Thanks! I use VS Code mostly. (In this video the code isn’t actually from an IDE. It’s just HTML/JavaScript that I made to look like VS Code). There’s a link in the description that will take you to the blog post with the code.
One thing I don't understand. Why you don't assume that the opponent will play the best move, and instead propagate the (weighted?) mean up the tree? Let's say you play chess and you have a forced mate, wouldn't it be the most logical to go for that mate even if another branch on average gives you better value predictions? (a good example might be to sacrifice most of your pieces to deliver a forced mate, Morphy-style) Also, when you train the net, do you take only the root nodes (which take in the most information), or do you train all state/policy pairs you have from the MCTS session?
> One thing I don't understand. Why you don't assume that the opponent will play the best move, I think the fundamental problem is: "What is the best move?" It's easy for us to write a program that can identify mate-in-one moves. But what about situations where there is no forced mate? How do we find the best move? > wouldn't it be the most logical to go for that mate even if another branch on average gives you better value predictions? This situation should not happen. A mate-in-one move will be valued as 1.0 (the highest possible value). No other move can have a higher value. We want exactly the properties you're describing: If sacrificing pieces leads to victory, then that path should have a high value! We don't encode any information about the value of a queen, bishop etc. > Also, when you train the net, do you take only the root nodes (which take in the most information), or do you train all state/policy pairs you have from the MCTS session? We only record and train with moves that were actually played in the game.

* * * * *

| PARTS OF THE EXERCISE |
[a] Decide whether each statement below agrees with the forum thread on the chess program. For each, answer yes or no and quote the exact words of the thread that settle it.
(i) The code shown in the video came from an IDE.
(ii) A mate-in-one move gets a value of 1.0.
(iii) The net is trained on every state/policy pair from the MCTS session.
[b] Express only the rows from the line with "instances of trash" up to and including the line with "top-left (616, 241), bottom-right (642, 307)" as a JSON list of strings, one string per line, leaving out blank lines.

(Image entries on named regions)
* * * * *

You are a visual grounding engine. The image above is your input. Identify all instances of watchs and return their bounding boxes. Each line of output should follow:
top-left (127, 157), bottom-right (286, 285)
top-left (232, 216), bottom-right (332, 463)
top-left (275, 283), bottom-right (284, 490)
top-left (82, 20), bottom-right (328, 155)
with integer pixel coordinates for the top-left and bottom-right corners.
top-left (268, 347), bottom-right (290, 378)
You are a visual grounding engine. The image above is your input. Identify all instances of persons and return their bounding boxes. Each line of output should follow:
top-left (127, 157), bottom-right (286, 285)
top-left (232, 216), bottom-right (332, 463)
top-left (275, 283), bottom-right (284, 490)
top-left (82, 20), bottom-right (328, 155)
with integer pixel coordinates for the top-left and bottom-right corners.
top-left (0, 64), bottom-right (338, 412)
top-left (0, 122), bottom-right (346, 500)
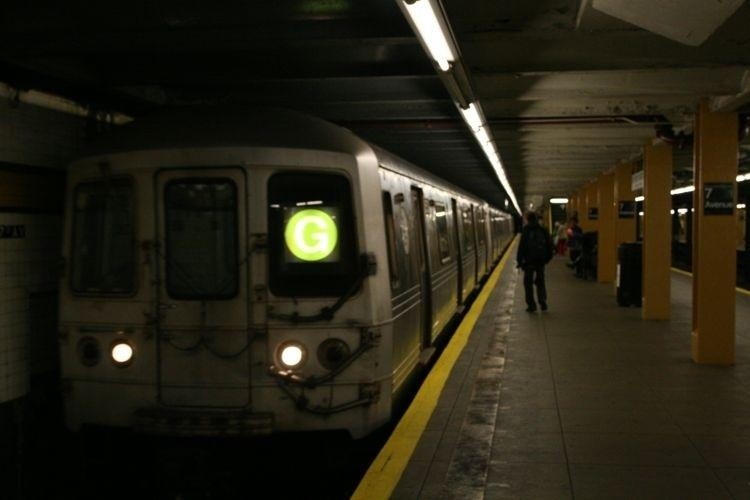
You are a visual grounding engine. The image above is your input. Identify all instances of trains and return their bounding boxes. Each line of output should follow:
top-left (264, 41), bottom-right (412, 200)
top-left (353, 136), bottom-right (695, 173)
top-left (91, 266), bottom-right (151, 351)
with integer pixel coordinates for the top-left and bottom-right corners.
top-left (57, 103), bottom-right (515, 440)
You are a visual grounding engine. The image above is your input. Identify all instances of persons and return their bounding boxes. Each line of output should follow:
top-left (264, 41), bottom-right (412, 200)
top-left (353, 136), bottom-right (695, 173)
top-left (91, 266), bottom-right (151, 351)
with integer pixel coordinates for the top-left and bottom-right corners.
top-left (518, 211), bottom-right (551, 313)
top-left (539, 216), bottom-right (589, 268)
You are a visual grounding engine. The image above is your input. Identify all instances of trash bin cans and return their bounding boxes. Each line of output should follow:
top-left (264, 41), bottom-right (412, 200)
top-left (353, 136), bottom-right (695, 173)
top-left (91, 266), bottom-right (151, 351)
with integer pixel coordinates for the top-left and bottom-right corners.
top-left (616, 241), bottom-right (642, 307)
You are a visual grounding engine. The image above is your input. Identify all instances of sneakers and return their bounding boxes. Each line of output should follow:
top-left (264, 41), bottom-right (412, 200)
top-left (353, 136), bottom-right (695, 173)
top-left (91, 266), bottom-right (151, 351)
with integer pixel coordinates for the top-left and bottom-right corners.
top-left (526, 302), bottom-right (549, 313)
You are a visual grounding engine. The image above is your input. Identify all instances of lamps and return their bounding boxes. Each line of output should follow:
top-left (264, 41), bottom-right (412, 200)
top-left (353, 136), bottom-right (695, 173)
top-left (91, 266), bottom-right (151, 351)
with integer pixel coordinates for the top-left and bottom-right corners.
top-left (398, 0), bottom-right (525, 217)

* * * * *

| OUTPUTS IN ORDER |
[a]
(i) No: "In this video the code isn’t actually from an IDE."
(ii) Yes: "A mate-in-one move will be valued as 1.0 (the highest possible value)."
(iii) No: "We only record and train with moves that were actually played in the game."

[b]
[
  "You are a visual grounding engine. The image above is your input. Identify all instances of trash bin cans and return their bounding boxes. Each line of output should follow:",
  "top-left (264, 41), bottom-right (412, 200)",
  "top-left (353, 136), bottom-right (695, 173)",
  "top-left (91, 266), bottom-right (151, 351)",
  "with integer pixel coordinates for the top-left and bottom-right corners.",
  "top-left (616, 241), bottom-right (642, 307)"
]